CertBot, bundled NGINX and ACME HTTP-01 challenge

Hello again,

Is it possible to use Certbot and the bundled NGINX to manage Let’s Encrypt certificates for the web UI? Is it safe to create files under /var/opt/firezone/nginx/etc/sites-enabled? Would them be wiped by Chef on reconfigure or restart?

TIA

Hi @lucas8831, i manage to create a certificate using certbot to cloudflare
After the successful generation of the certificate, I changed my /etc/firezone/firezone.rb, since this its recommended to ensure that will be able to update the certificate using certbot if needed.

default['firezone']['ssl']['directory'] = '/etc/letsencrypt/live/firezone.mydomain.co'
default['firezone']['ssl']['enabled'] = true
default['firezone']['ssl']['certificate'] = '/etc/letsencrypt/live/firezone.mydomain.co/fullchain.pem'
default['firezone']['ssl']['certificate_key'] = '/etc/letsencrypt/live/firezone.mydomain.co/privkey.pem'
default['firezone']['ssl']['ciphers'] = 'EECDH+AESGCM:EDH+AESGCM:AES256+EECDH:AES256+EDH'

Here is exact steps that can be used if you are using the CloudFlare DNS validation plugin (assuming Ubuntu):

Install certbot (I am using snap) and the CloudFlare plugin:

snap install core
snap refresh core
snap install --classic certbot
ln -s /snap/bin/certbot /usr/bin/certbot
snap set certbot trust-plugin-with-root=ok
snap install certbot-dns-cloudflare

In your CloudFlare account, create a token that has DNS read/write access to the DNS zone required.

Create the letsencrypt directory and store the CloudFlare token in it and fix permissions (set 123123 to the token generated):

mkdir /etc/letsencrypt
 echo "dns_cloudflare_api_token = 123123" > /etc/letsencrypt/cloudflare.ini
chmod 0600 /etc/letsencrypt/cloudflare.ini

Note I put a space before echo; this stops it getting written to the shell history file.

Finally you can request the certificate:

certbot certonly \
  --agree-tos \
  --no-eff-email \
  -m "my-contact-email@domain.com" \
  --deploy-hook "firezone-ctl restart nginx" \
  --key-type ecdsa \
  --dns-cloudflare \
  --dns-cloudflare-credentials /etc/letsencrypt/cloudflare.ini \
  -d "my-vpn-hostname.domain.com"

Then you can use the above configuration provided by @aschiavon.

Thanks for the answers, @aschiavon and @gbe0 ! Just now I realized I made a mistake and I wasn’t precise enough in my original post.

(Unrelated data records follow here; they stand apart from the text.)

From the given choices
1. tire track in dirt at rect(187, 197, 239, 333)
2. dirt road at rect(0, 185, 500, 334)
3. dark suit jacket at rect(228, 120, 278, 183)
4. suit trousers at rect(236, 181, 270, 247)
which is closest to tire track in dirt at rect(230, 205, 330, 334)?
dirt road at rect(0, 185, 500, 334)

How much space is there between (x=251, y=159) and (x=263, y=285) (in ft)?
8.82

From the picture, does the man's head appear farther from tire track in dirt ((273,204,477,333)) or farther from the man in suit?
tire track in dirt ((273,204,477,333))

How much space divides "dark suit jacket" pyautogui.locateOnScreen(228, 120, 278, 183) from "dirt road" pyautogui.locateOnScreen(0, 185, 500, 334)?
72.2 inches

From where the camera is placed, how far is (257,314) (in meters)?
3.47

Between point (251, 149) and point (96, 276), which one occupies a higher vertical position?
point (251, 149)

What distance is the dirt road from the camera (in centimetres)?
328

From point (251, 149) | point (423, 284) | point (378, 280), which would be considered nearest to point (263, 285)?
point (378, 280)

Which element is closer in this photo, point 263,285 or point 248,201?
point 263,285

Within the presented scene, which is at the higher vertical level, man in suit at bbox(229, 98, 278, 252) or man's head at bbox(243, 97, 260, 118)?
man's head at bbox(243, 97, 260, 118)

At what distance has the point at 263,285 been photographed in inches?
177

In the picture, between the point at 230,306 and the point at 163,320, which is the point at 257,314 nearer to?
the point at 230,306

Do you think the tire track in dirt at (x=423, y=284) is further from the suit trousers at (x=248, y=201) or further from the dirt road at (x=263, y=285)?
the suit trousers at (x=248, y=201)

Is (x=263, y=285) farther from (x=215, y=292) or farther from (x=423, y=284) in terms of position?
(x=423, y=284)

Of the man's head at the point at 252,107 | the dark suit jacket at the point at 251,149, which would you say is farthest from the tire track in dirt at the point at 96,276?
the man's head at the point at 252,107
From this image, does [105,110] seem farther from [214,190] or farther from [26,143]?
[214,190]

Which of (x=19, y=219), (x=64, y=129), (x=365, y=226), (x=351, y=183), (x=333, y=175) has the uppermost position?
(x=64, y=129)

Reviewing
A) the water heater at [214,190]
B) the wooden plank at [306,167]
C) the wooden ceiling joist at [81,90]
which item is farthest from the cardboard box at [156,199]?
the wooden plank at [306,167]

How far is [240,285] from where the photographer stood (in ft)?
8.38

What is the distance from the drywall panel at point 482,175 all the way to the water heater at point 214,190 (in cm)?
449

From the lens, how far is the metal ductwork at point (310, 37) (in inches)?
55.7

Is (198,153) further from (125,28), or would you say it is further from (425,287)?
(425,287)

I don’t have issues configuring it; in fact, my own Firezone is already deployed with Let’s Encrypt. I got a cert before installing it using certbot certonly --standalone. I can’t do that again without stopping the bundled NGINX now tho, as the ports will collide, and I don’t intend to change the bundled NGINX to listen on non-default ports: it isn’t nice for the users to visit https://firezone.invalid:8443/.

The situation now is:

  • I don’t feel too inclined to use a DNS-based solution, as that would mean granting this EC2 instance permissions for Route53. I can probably make it pretty tight, but I don’t have a lot of desire to fiddle with IAM policies right now, so it would be good if a workaround can be found.
  • Given that we’re already running an NGINX, having the possibility to use Certbot with --webroot would be great.

So the question should be: is it possible to configure the bundled NGINX config to handle /.well-known/acme-challenge so Certbot can be used only with --webroot?

Understood, that makes sense. There is already a feature request for this (#524). Edit: Linked to wrong issue sorry…

It seems that any files you create in /var/opt/firezone/nginx/etc/sites-enabled do not get wiped out (however changes to the phoenix file will be reverted) by a reconfigure. Based on that you should be able to create a file loaded before the phoenix one (eg. /var/opt/firezone/nginx/etc/sites-enabled/00-acme) with something like:

server {
  listen 80;
  listen [::]:80;

  ## Change to your server hostname
  server_name vpn.mydomain.com;

  ## Serve acme requests from webroot directory /some/directory
  location ^~ /.well-known/acme-challenge/ {
    default_type "text/plain";
    root /some/directory;
  }

  ## 404 acme directory direct hits
  location = /.well-known/acme-challenge/ {
    return 404;
  }

  ## Force all other requests to HTTPS
  location / {
    limit_req zone=firezone;
    if ($http_x_forwarded_proto != 'https') {
      return 301 https://$server_name$request_uri;
    }
  }

}

I wouldn’t rely on this to work in future though as I don’t see this as a documented “feature”.

Thanks for this @gbe0 . It’s good enough for now.